Laycon wrote, “Davido is one of the biggest voices in Afrobeats because his music connects with people, often in ways that transcend his expectations. When he released the song “FEM” in 2020, a title that loosely translates to “shut up” in Yoruba, he didn’t know it would become a major #EndSARS protest anthem, as youth banded together to demand the government take action to end police brutality in Nigeria last October. Officials responded by sending politicians to give speeches. We told the government to keep quiet unless they had something sensible to add—the ethos of “FEM” was directly relatable to that moment.
“You can tell Davido puts 100% into every song he makes. And the results are clear: his album A Good Time surpassed a billion streams in 2020. Afrobeats is a worldwide phenomenon, and Davido is one of many Nigerian artists who has made that possible; now more and more artists, from Nicki Minaj to Young Thug, want to work with him. By bringing Afrobeats to the global stage, he’s paved the way for people like me.”
Also, Damilola Odufuwa, Odunayo Eweniyi, both founders of the Feminist Coalition, and a member, Feyikemi “FK” Abudu, were spotlighted by Time Magazine for their role in the #ENDSARS protest. The trio were in the Advocates category of the list.
The magazine wrote, “When protests calling for an end to police brutality and the disbandment of Nigeria’s Special Anti-Robbery Squad (SARS) erupted across the country in fall 2020, Damilola Odufuwa and Odunayo Eweniyi, founders of the Feminist Coalition, sprang into action. Drawing on their expertise in tech, they raised donations in Bitcoin to offer protesters medical assistance, legal aid and mental health support.
“Simultaneously, Feyikemi “FK” Abudu acted quickly, raising funds from both Nigeria and the diaspora to organize food and security arrangements for protesters on the ground. Abudu later joined forces with the Feminist Coalition, and the organization, comprising 13 founding members, raised more than $387,000 in two weeks. As their fight continues—in mid-October, the government pledged to implement police reform, but efforts to suppress dissent, including by arresting demonstrators, are ongoing—the coalition’s leaders hope their crucial role in the protests demonstrates the importance of having women in leadership. —Suyin Haynes.”

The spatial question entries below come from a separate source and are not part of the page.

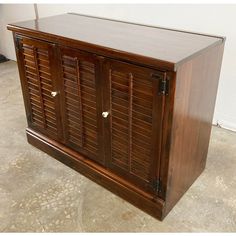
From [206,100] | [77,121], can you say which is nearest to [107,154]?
[77,121]

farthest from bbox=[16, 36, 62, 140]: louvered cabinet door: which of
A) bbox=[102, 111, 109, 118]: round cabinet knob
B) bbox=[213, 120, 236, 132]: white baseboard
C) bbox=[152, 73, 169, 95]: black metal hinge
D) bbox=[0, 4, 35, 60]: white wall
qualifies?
bbox=[0, 4, 35, 60]: white wall

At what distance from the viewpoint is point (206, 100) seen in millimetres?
1483

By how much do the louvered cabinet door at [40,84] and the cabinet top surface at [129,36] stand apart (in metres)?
0.11

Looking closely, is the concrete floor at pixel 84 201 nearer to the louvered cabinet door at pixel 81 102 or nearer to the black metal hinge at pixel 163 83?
the louvered cabinet door at pixel 81 102

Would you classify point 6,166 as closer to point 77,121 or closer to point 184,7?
point 77,121

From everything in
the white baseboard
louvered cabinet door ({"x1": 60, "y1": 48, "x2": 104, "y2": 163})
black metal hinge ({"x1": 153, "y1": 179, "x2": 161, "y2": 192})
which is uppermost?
louvered cabinet door ({"x1": 60, "y1": 48, "x2": 104, "y2": 163})

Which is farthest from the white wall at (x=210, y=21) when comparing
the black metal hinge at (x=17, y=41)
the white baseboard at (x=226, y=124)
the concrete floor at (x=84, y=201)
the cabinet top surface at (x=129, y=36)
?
the black metal hinge at (x=17, y=41)

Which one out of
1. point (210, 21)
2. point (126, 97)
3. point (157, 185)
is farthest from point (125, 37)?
point (210, 21)

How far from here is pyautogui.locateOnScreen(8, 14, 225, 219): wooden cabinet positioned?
1245 millimetres

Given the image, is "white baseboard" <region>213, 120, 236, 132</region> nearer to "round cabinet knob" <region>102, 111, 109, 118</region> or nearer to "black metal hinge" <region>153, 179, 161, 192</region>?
"black metal hinge" <region>153, 179, 161, 192</region>

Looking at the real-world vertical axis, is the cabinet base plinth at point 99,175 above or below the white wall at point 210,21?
below

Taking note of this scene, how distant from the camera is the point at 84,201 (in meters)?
1.62

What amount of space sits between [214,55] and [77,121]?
80cm

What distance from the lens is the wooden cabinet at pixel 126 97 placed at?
1245mm
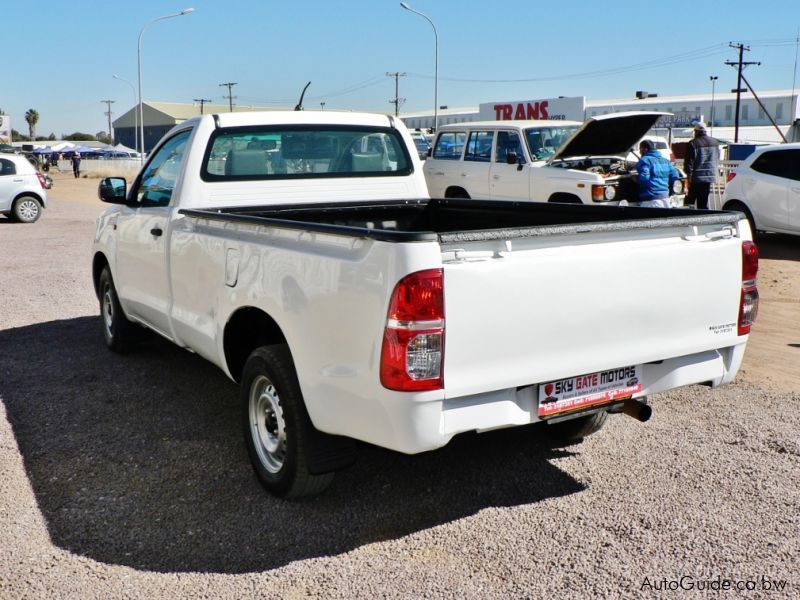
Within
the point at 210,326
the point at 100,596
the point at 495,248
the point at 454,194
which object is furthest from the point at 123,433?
the point at 454,194

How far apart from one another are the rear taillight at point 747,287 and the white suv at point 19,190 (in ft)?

Another Nigerian made it to the list is Olugbenga Agboola, Flutterwave’s co-founder and CEO. He was recognised for his contribution during the #ENDSARS protest.
The magazine said, “In 2020, COVID-19 lockdowns across the world hit brick-and-mortar businesses hard. Africa’s small shops and restaurants, very few of which have an online presence, were particularly vulnerable. Enter Flutterwave, a tech startup based in San Francisco and Lagos, Nigeria, that is known for helping companies process customers’ online transactions during checkout. Amid lockdown, Flutterwave expanded from specializing in digital cash registers to hosting digital storefronts, helping some 20,000 small businesses suddenly without foot traffic set up online shops, receive payments and arrange delivery options. “We called it ‘Keeping the Lights On,’” says Olugbenga Agboola, Flutterwave’s co-founder and CEO, who lives in Washington, D.C. The company processed more than 80 million transactions, worth $7.5 billion, in 2020, establishing it as Africa’s premier payment-solution provider. Now Flutterwave—which already has a presence in 17 African countries—is planning to leverage that momentum into greater expansion, so that a customer in South Africa, for example, can seamlessly use her Kenyan digital wallet to buy products in Senegal. “Africa is not a country,” says Agboola. “But we make it feel like one.”